Nella ricerca che dovrebbe tutti impegnarci ci si chiede quali siano le dimensioni veramente importanti e decisive e quelle invece contingenti, variabili, alle volte anche discutibili quando pretendono di collocarsi su un piano che ad esse non compete.
Può favorire la nostra comprensione il contenuto della polemica fra farisei, maestri della legge e Gesù.
I primi gli osservano come alcuni dei suoi discepoli mangiano con mani impure cioè senza averle lavate secondo l’uso religioso. Esiste infatti tutta una serie di prescrizioni sulla purificazione delle mani e anche degli utensili, dai bicchieri alle stoviglie e ad altro ancora.
Per questi uomini la ossessiva osservanza della legge fino a questi aspetti esteriori minuziosi è espressione della religione, quindi coloro che non adempiono queste prescrizioni tradiscono la tradizione religiosa. Si tratta di un sistema religioso basato sull’esteriorità, sulla distinzione netta fra puri e impuri, incontaminati e contaminati, fedeli e infedeli, giusti e peccatori, appartenenti alla religione e scomunicati, sani e ammalati, uomini e donne… .
Il “dentro e il fuori” deve sempre essere demarcato in modo netto; i sacerdoti della religione del tempio e i maestri della legge, ne sono custodi e gli osservanti farisei ne propongono l’esempio da seguire.
L’insegnamento di Gesù di Nazaret ancora una volta è rivoluzionario: supera la distinzione fra sacro e profano, puro e impuro che segnano la vita delle persone e producono emarginazioni e sofferenze e guarda alle storie delle persone affermando l’importanza fondamentale di educare la sensibilità del cuore e della coscienza che porti a parole, decisioni gesti di autentica umanità, sempre nell’intento del bene personale e comunitario.

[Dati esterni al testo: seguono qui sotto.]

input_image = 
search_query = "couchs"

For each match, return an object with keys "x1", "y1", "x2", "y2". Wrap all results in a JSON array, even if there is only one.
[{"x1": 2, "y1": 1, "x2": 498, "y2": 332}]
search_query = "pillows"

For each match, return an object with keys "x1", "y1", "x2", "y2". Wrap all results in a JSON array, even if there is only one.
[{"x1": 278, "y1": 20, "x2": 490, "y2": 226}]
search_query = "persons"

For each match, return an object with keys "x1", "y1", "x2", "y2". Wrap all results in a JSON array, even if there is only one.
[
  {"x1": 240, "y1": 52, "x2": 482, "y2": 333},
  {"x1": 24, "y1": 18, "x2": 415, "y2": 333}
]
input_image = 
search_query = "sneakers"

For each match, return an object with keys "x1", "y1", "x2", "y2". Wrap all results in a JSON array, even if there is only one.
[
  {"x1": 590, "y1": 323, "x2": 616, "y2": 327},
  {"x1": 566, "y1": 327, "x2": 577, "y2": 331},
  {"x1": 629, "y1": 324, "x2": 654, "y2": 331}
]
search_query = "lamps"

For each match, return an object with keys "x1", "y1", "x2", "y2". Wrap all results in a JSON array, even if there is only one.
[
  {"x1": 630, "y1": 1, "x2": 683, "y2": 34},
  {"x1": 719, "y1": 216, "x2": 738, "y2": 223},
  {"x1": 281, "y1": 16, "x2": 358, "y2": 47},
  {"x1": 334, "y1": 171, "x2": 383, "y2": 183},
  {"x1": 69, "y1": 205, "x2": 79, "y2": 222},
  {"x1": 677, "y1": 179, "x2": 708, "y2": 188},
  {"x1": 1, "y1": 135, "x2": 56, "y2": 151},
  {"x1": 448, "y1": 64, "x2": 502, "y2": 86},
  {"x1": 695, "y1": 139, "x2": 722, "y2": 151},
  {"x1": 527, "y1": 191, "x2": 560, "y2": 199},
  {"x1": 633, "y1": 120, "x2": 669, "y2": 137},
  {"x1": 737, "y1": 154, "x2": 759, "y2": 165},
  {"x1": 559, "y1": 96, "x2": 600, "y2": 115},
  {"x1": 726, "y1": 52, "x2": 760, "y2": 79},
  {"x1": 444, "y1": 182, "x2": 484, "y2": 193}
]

L’impurità vera che rovina le persone non viene dall’esterno, non dipende dal contatto con realtà che stanno al di fuori, ma si annida, si alimenta nella profondità dell’anima. Certo si apre un’altra grande questione: quale sia l’influenza positiva e negativa degli ambienti e delle persone sulla vita dei singoli fatta salva sempre la responsabilità personale nel riflettere e nel decidere, senza la quale si entrerebbe in una sorta di determinismo in cui già sono iscritte le decisioni.
Gesù fa appello alla responsabilità morale della coscienza; questa è la guida per muoversi nel mondo, per vivere i rapporti con le persone, con il potere, con il denaro, con la religione. Certamente dovrebbe essere impegno di noi tutti favorire la formazione di coscienze informate, formate, critiche, libere e responsabili con la continua attenzione al bene di tutte le persone, di tutte le comunità e i popoli, della madre terra e di tutti i viventi. Questa dinamica dovrebbe favorire il vissuto di una fede autentica che non si copre di formalismo religioso, ma attua l’insegnamento del Vangelo; per non essere fra quelli, come dice Gesù riprendendo le parole del profeta Isaia, che “onorano Dio a parole, ma il loro cuore è molto lontano da me”.